Task statement: Among the entries below, how many lines include the word "United"? Reply with only the number.

Data excerpts:
----------------------------------------
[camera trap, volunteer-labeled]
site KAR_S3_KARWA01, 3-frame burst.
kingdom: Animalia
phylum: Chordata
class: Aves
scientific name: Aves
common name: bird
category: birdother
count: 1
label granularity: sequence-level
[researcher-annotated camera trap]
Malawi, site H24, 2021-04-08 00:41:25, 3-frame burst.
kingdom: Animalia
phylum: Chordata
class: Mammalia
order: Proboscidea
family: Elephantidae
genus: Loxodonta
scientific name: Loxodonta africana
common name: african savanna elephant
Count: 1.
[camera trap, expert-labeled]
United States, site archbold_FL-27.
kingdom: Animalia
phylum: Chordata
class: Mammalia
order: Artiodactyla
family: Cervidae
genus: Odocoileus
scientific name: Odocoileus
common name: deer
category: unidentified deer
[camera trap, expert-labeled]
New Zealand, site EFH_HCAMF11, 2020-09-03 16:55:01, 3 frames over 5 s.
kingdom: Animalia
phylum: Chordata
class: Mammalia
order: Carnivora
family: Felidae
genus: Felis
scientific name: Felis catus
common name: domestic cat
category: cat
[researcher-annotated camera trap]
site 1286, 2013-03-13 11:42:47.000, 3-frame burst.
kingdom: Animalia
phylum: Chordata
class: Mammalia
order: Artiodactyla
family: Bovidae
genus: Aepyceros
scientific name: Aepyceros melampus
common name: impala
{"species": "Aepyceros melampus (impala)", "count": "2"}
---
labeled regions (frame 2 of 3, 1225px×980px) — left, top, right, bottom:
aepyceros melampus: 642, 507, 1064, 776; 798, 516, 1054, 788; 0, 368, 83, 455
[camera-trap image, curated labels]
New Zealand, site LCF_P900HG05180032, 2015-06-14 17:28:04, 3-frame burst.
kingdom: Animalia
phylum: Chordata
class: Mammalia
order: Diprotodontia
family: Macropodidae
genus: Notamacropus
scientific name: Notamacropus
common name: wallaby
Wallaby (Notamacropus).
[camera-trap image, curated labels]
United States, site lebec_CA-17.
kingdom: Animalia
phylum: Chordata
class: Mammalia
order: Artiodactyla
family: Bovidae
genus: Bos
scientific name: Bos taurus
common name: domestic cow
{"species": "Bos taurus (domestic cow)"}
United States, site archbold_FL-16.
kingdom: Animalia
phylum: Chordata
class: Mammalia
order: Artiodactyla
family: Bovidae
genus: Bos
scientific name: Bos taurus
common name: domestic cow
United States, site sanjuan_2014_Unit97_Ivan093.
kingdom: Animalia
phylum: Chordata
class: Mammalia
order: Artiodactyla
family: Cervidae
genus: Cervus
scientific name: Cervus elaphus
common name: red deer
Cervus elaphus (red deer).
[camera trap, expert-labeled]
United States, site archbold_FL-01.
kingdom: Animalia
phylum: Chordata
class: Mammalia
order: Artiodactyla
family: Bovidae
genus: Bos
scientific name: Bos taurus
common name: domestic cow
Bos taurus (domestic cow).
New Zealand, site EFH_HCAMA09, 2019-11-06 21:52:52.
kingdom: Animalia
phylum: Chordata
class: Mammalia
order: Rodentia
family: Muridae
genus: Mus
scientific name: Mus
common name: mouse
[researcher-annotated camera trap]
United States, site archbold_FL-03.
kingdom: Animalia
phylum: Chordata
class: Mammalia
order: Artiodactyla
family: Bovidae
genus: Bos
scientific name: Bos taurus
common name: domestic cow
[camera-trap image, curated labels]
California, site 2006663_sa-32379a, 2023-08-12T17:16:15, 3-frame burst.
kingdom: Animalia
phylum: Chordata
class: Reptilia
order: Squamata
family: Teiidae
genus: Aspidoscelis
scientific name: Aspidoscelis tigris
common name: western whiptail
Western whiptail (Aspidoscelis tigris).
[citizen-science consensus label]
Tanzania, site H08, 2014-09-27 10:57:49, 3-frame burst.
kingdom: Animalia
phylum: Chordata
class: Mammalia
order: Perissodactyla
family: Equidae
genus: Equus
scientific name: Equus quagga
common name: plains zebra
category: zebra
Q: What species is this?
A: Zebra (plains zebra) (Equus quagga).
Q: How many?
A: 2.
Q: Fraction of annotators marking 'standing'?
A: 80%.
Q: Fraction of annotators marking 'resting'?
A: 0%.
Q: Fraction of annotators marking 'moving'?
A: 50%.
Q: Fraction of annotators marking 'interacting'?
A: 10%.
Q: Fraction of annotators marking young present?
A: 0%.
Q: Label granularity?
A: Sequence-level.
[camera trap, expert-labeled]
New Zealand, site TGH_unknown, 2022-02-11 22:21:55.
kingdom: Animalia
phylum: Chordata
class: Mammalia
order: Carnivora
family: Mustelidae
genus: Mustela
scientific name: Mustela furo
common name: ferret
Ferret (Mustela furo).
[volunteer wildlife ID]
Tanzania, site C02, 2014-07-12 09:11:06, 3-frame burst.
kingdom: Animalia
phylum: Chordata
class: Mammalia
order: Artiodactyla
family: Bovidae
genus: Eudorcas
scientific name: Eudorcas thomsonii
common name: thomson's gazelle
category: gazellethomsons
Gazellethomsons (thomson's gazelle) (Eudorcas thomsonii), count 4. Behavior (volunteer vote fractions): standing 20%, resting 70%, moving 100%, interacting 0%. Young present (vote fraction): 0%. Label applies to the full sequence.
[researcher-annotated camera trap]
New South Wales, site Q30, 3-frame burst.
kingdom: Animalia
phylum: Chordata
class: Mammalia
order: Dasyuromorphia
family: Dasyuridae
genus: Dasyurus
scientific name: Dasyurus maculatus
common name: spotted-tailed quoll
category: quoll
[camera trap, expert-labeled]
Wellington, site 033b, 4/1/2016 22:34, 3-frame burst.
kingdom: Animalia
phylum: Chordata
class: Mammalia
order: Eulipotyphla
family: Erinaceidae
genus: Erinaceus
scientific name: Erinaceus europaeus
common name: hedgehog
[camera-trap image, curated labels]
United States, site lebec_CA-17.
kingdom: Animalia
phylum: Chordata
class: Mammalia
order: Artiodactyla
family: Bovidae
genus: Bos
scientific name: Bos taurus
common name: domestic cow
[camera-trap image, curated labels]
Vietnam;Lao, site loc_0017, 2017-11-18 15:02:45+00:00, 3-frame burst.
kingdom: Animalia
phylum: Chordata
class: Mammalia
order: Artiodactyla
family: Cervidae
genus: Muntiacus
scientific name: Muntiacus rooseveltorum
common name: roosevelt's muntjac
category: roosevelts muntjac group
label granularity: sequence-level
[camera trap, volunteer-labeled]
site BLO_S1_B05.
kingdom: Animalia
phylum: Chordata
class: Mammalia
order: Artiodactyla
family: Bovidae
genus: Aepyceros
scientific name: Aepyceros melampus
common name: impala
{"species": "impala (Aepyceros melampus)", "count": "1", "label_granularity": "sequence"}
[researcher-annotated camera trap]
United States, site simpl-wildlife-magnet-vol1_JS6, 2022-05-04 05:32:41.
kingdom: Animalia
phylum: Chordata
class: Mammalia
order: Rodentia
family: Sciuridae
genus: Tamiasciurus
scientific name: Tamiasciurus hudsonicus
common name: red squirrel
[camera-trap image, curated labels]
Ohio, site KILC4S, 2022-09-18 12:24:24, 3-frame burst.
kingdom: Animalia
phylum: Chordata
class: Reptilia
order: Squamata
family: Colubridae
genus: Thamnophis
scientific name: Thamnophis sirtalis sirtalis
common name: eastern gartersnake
----------------------------------------
Output: 8